Provided text:

================================

Yet searching logs for indications of compromise (IOCs) is not an easy job. New tactics, techniques, and procedures (TTPs) are constantly appearing and attackers are often careful about hiding their activities.
One project to help security teams identify suspicious or even malicious activity is the open source Sigma project. Sigma is a generic structured format for sharing methods for identifying such activity in log files. In their own words, Sigma is for log files what Snort is for network traffic and YARA is for files. The passionate Sigma community is constantly creating and expanding on a huge library of rules for many systems, including Windows, Linux, MacOS, and many other products.
But Sigma rules cannot be used to directly query your logs. To do that, you need a translator, or a backend library in Sigma terms, that can help facilitate the conversion of the Sigma rule into a relevant query language, such as Grafana Loki’s LogQL.
And that’s exactly what we in the Security team have been developing. Building on the pySigma project, we have created a pySigma Grafana Loki backend, which can take the Sigma rules you are interested in searching for and produce a LogQL query that you can use to find interesting or suspicious activity on your infrastructure and services.
So, how do you get started searching your logs for intrusions? Well, you need to make sure the right logs are going into Grafana Loki. The majority of Sigma rules target Windows log data, so we’re going to show you a step-by-step guide on how you can generate log data using Sysmon, collect the data with Promtail, store the data in Loki, and use Sigma rules to query for them in Grafana Cloud.

================================

Record excerpts:

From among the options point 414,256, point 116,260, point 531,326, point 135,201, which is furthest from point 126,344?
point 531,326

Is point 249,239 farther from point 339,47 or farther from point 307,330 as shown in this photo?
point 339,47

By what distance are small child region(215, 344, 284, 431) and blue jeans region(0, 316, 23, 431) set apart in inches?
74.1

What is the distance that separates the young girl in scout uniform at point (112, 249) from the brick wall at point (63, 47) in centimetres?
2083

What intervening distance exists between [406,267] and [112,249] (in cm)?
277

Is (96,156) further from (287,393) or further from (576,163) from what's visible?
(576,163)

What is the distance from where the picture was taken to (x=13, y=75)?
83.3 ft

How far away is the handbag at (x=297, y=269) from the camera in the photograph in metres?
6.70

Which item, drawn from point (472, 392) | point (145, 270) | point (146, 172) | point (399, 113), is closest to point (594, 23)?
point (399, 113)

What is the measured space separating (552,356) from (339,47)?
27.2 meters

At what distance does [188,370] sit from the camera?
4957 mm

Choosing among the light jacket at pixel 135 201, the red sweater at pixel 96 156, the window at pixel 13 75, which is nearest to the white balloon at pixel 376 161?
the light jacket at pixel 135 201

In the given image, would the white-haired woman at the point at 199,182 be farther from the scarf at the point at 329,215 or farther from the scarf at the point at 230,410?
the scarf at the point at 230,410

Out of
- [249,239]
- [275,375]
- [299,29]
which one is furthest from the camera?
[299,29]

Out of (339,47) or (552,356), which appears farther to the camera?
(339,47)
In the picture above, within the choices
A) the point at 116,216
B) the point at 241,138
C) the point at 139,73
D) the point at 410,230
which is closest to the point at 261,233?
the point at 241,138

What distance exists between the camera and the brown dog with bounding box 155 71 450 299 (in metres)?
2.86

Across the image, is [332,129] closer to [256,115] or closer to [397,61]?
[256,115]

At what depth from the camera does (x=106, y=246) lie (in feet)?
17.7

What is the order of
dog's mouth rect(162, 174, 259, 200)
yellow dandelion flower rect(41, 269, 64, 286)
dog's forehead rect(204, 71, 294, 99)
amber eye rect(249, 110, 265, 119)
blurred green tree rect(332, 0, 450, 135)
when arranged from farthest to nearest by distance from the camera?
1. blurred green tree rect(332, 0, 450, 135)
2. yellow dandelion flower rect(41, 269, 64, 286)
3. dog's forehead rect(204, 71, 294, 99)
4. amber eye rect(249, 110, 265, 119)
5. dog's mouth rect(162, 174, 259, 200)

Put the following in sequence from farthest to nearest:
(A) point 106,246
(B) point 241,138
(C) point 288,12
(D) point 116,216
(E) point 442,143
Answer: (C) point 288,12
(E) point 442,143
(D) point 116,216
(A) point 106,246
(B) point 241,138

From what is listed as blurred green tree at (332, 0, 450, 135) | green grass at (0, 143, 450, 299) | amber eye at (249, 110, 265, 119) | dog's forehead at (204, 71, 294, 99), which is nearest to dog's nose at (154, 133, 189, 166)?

================================

Actions to take:
1. Copy the passage on Sigma rules and Grafana Loki from "So, how do you" up to and including "in Grafana Cloud.".
2. Summarize the text on Sigma and Grafana Loki in two sentences.

Task-by-task solutions:
1.
So, how do you get started searching your logs for intrusions? Well, you need to make sure the right logs are going into Grafana Loki. The majority of Sigma rules target Windows log data, so we’re going to show you a step-by-step guide on how you can generate log data using Sysmon, collect the data with Promtail, store the data in Loki, and use Sigma rules to query for them in Grafana Cloud.

2. Sigma is an open source, generic structured format for sharing methods to identify suspicious or malicious activity in log files, but its rules cannot query logs directly and need a backend library to convert them into a query language such as LogQL. Building on the pySigma project, the Security team created a pySigma Grafana Loki backend that produces LogQL queries from Sigma rules, and the text introduces a step-by-step guide to generating Windows log data with Sysmon, collecting it with Promtail, storing it in Loki, and querying it with Sigma rules in Grafana Cloud.